RomanM’s Method

Home > Uncategorized > RomanM’s Method

RomanM’s Method

July 23, 2011 Steven Mosher Leave a comment Go to comments

UPDATE: Romantest.R has been added to the box on your right. The test includes all of Romans code, and the two routines needed to feed data into a raster brick. averageBycell() and rasterizeCells(). The code should work with version 1.3+. version 1.5 is headed to CRAN. Note there appear to be bugs with “image” in R 2.13.1. so plots are not pretty. fix is coming, you can probably revert to 2.13

I’ve succeeded in getting a version of RomanM and JeffId’s Thermal hammer working with version 1.3 of RghcnV3. This is going to be a long post because there is a lot of ground to cover. First, some errata, the “Globe” demo in V1.3 appears to have a missing line, looks like an editor bug, so I will have to push 1.4 to CRAN. CRAN has not been building packages for a bit, so I’ll post 1.4 here.

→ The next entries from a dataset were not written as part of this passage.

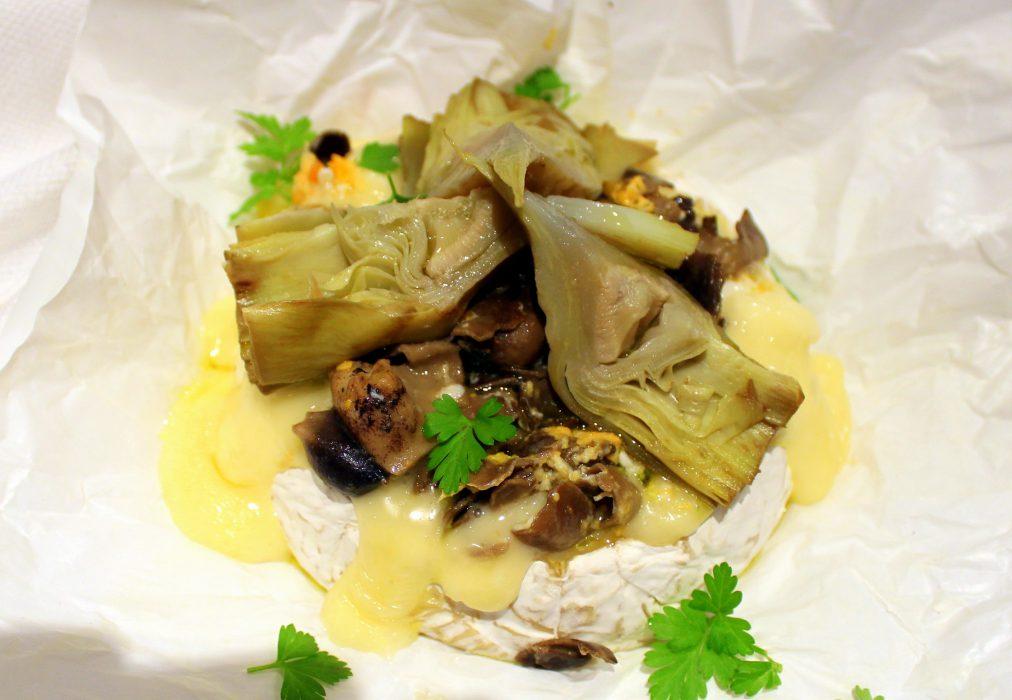 Queso camembert con helvellas y alcachofas confitadas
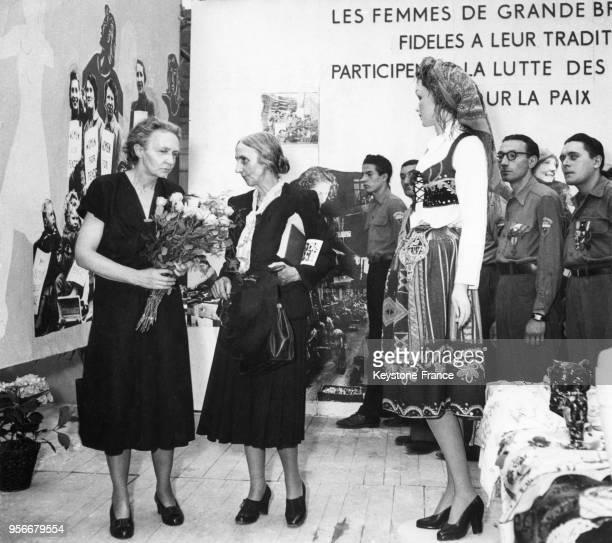 La physicienne et Prix Nobel de chimie française Irène JoliotCurie au stand des femmes anglaises lors de sa visite d'une exposition consacrée à la...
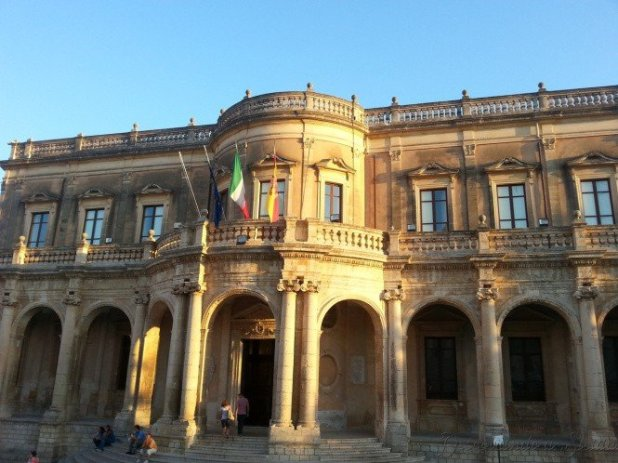 Palácio Ducezio, hoje sede da Prefeitura de Noto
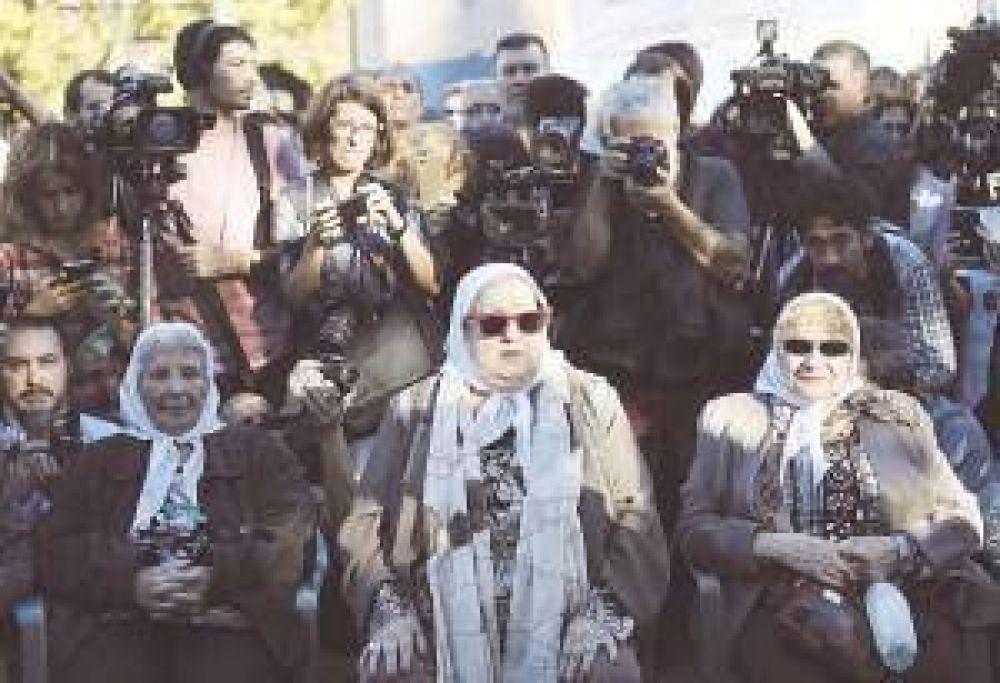 Madres de Plaza de Mayo pedirá el juicio político contra tres integrantes de la Corte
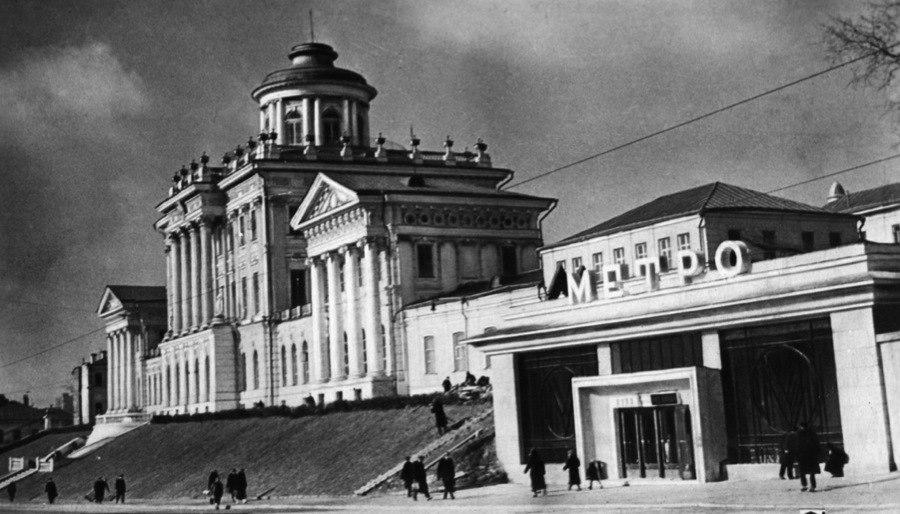 Moscow Metro Lenin Library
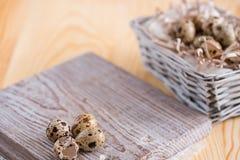 Fondo texturizado de la primavera con los pequeños huevos de codornices Productos de Eco Formato horizontal Fotos de archivo
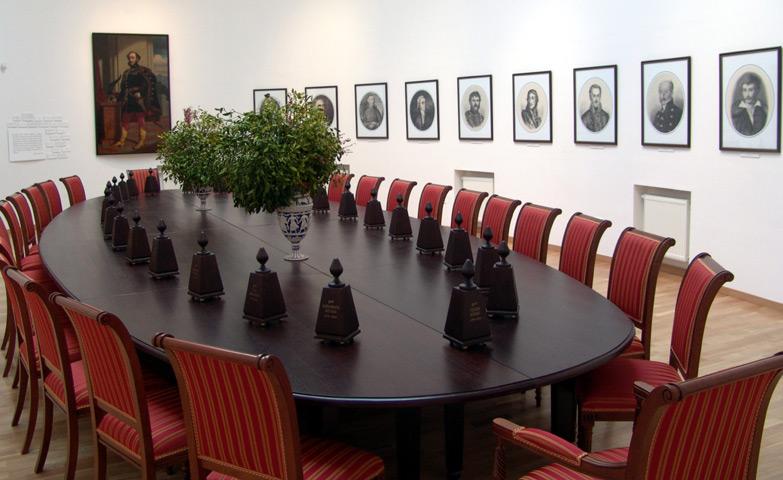 http://nyelvmuzeum.net//images/muzeum/kiallitas/archivum/akademiai_terem/galeria/akademiai_terem_2b.jpg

Roman’s method. Roman’s method is covered at a variety of posts at his site and at Jeffs. My goal here isn’t to explain his method in detail but rather to show how it will fit into RghcnV3, Roman’s method works by using all the information in all the time series to come up with an average of all the time series. The function is currently called “temp.combine(), however that name will change as we move it into RghcnV3. I will also rename the function that uses Tamino’s method. As it stands temp.combine() takes a “mts” object or multiple time series object and a series of weights. It outputs a single time series, offsets for all time series, predicted values for all time series and residuals. For the first iteration I will leave the weights in. In discussions with Roman he indicated that these weights could be used for distance weighting, but we won’t we using that in today’s work.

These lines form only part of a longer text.